- _GIVEN EXERCISE A_: In the film festival review, who plays Betty in Indignados?

- _DOCUMENT TEXT_:

○ ○ ○

"Time for Outrage!" the 62nd Berlin Film Festival Returns to Its Political Roots
Gemunden, Gerd, Film Criticism
"Time for outrage!"--thus reads the English title of Stephane Hessel's short 2010 essay "Indignez-Vous!" that became the battle cry for the Occupy Movement in both Europe and the United States. It was only fitting that its author, now age 94 and a member of the French Resistance during World War II, would be present for the screening of Tony Gatlif's Indignados, a docu-fiction that seeks to illustrate Hessel's key theses by following the pursuits of a young illegal African migrant as she travels through Greece, France, and Spain during the 2011 summer of widespread protest and political unrest. Relying more on symbolic association than talking heads and their he-says/she-says argumentations, Indignados assumes the perspective of its protagonist as she registers surrounding events with a mixture of incomprehension and excitement. Gatlif uses phrases from Hessel's manifesto to illustrate the journey of Betty (Isabel Vendrell Cortes) to the heart of today's zeitgeist, forcefully linking the financial crisis of the Euro-zone countries to the problem of illegal migration.

○ ○ ○

- _ENTRIES_:
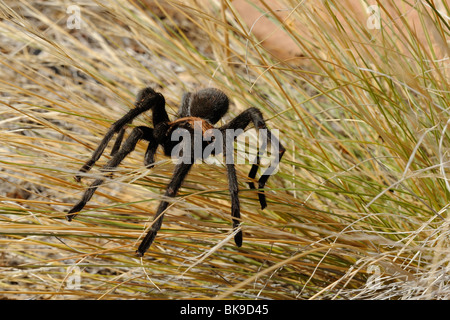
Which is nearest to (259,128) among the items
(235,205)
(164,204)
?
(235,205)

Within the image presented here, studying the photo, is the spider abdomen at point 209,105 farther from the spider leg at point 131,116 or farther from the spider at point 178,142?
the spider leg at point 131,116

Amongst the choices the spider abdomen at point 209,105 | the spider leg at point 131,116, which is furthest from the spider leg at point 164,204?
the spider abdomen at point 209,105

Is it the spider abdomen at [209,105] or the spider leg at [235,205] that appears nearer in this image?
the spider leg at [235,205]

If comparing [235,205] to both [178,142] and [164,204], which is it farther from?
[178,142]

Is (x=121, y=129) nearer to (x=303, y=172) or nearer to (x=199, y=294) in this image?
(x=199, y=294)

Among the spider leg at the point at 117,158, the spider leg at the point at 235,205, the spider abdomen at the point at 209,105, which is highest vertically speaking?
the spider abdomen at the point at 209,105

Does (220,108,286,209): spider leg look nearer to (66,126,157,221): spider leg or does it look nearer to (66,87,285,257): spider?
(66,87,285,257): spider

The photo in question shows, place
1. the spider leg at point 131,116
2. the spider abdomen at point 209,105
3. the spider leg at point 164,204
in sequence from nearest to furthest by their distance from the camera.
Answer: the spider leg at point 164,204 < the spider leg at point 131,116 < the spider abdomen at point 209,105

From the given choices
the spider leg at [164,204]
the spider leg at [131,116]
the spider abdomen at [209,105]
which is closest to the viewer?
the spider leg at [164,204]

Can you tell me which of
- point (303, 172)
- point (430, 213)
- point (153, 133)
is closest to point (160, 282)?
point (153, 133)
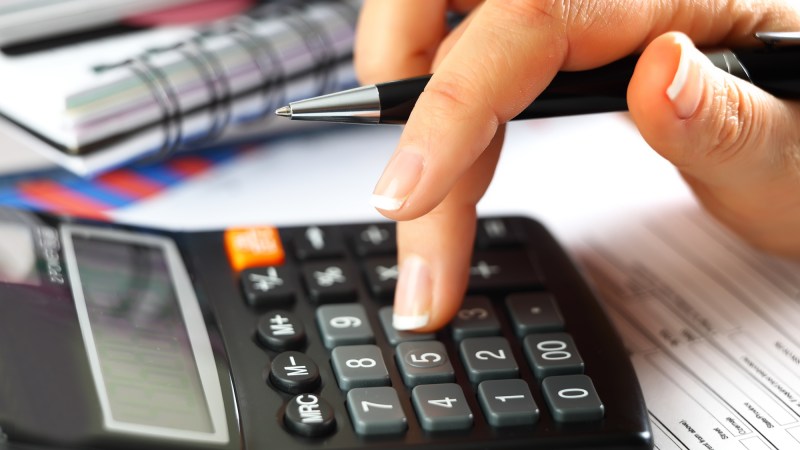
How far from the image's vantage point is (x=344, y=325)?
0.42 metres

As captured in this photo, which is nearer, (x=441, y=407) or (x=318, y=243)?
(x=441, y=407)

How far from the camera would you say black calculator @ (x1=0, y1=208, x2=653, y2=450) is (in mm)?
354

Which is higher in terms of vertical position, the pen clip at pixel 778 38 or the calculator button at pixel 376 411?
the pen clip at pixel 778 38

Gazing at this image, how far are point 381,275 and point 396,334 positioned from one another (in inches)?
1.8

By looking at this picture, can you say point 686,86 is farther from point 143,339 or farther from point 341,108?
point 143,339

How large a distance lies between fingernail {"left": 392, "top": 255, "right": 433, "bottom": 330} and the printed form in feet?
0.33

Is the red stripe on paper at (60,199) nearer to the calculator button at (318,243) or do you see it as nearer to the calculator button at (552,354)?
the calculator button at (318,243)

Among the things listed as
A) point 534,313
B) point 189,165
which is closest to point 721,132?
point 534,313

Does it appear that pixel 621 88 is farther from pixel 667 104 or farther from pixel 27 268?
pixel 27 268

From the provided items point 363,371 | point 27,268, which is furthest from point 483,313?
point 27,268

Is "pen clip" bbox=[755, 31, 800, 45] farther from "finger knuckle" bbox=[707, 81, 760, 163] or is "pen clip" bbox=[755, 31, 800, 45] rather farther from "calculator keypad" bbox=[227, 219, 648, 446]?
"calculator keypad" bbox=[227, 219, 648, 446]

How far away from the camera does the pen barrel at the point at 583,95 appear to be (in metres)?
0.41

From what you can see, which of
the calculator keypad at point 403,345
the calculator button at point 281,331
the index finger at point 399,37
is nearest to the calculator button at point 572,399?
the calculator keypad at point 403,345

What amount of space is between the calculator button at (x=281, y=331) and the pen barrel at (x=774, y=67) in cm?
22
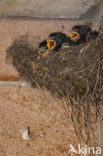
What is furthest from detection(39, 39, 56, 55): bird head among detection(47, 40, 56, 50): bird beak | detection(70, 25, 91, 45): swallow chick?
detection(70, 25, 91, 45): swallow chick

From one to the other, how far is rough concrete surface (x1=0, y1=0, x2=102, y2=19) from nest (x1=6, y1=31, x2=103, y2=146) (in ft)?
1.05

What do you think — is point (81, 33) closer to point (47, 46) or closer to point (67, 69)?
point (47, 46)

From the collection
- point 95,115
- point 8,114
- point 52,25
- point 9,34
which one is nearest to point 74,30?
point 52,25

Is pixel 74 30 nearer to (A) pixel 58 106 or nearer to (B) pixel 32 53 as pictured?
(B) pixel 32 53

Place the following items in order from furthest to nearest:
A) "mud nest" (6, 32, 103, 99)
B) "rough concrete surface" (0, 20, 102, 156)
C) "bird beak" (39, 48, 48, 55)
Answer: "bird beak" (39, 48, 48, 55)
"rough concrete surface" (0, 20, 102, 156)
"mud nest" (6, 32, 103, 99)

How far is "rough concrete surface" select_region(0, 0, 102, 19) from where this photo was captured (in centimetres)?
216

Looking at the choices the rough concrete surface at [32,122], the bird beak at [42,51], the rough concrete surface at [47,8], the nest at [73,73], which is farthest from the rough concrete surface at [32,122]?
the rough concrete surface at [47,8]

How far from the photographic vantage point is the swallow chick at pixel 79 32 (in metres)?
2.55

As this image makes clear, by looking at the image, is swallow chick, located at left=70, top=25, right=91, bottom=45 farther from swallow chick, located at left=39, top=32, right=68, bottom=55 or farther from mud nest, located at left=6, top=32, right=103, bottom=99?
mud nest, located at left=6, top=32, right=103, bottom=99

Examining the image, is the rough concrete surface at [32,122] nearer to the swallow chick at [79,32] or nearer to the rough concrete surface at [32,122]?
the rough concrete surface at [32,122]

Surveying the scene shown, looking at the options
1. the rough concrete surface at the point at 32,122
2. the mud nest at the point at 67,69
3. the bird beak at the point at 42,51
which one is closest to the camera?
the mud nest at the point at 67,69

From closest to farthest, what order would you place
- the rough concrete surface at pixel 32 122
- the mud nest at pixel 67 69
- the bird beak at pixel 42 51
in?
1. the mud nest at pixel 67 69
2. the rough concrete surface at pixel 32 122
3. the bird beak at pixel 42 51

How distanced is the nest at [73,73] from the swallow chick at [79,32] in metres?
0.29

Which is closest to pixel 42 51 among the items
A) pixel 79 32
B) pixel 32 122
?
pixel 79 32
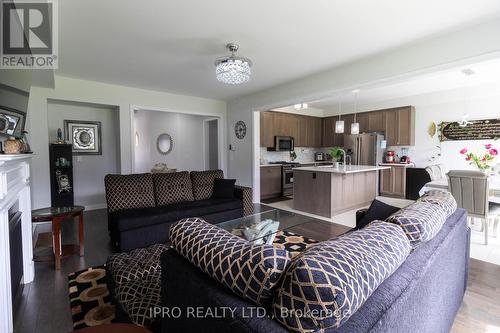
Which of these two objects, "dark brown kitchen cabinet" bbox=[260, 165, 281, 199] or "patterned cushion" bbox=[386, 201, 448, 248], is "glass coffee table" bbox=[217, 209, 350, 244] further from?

○ ○ ○

- _GIVEN EXERCISE B_: Please count the lines of the records that contain the string "farthest", treating case as significant, and give only that number.

- _CORRECT RESULT A_: Isabel Vendrell Cortes

- _CORRECT RESULT B_: 2